[Data records]

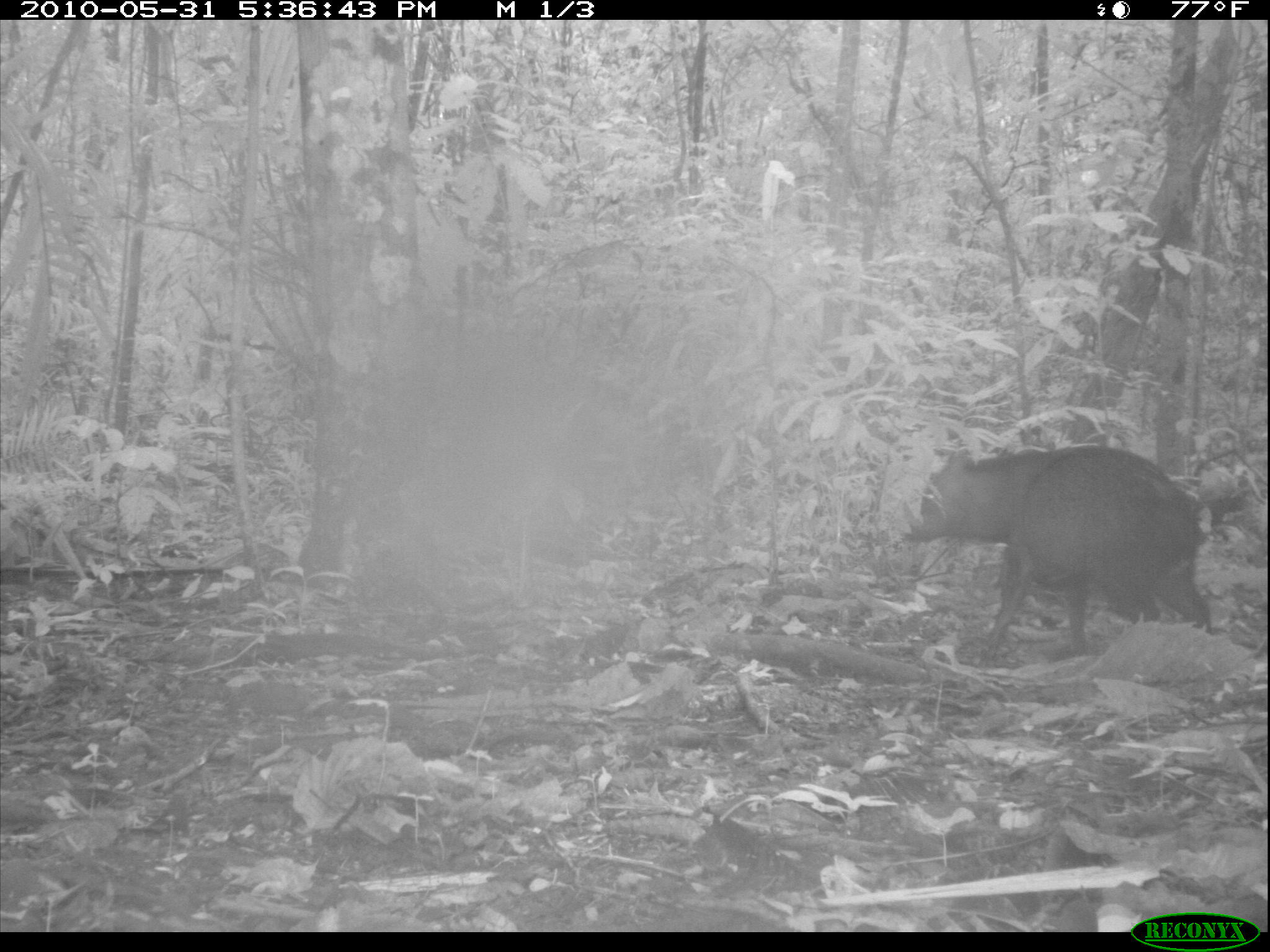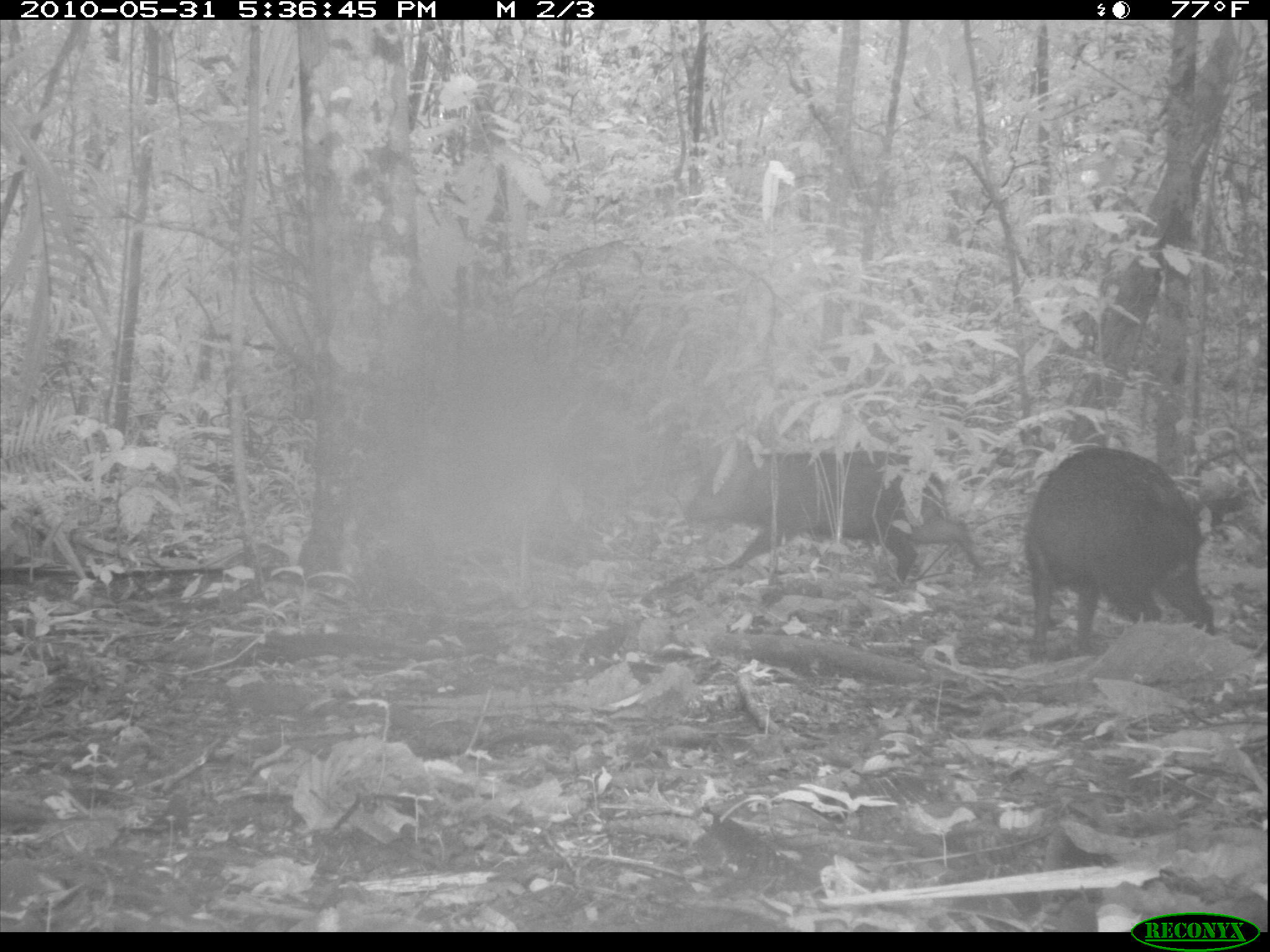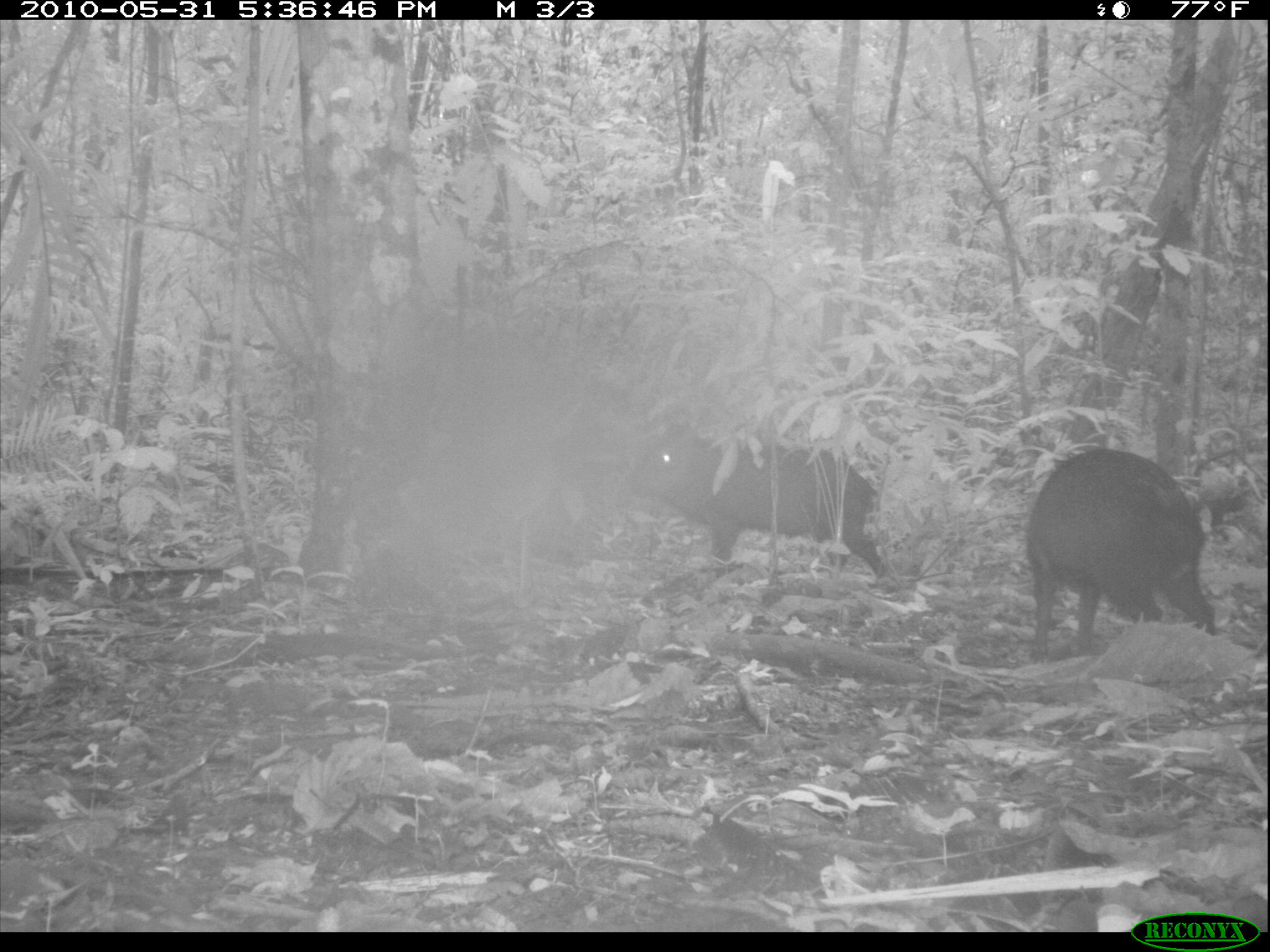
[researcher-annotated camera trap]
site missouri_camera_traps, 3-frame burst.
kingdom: Animalia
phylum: Chordata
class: Mammalia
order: Artiodactyla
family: Tayassuidae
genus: Pecari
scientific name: Pecari tajacu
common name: collared peccary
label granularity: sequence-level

**Work request**
Print nothing but the lines from the one that contains "order: Artiodactyla" to the final line of the data, both included, exactly as they read.

**Result of the task**
order: Artiodactyla
family: Tayassuidae
genus: Pecari
scientific name: Pecari tajacu
common name: collared peccary
label granularity: sequence-level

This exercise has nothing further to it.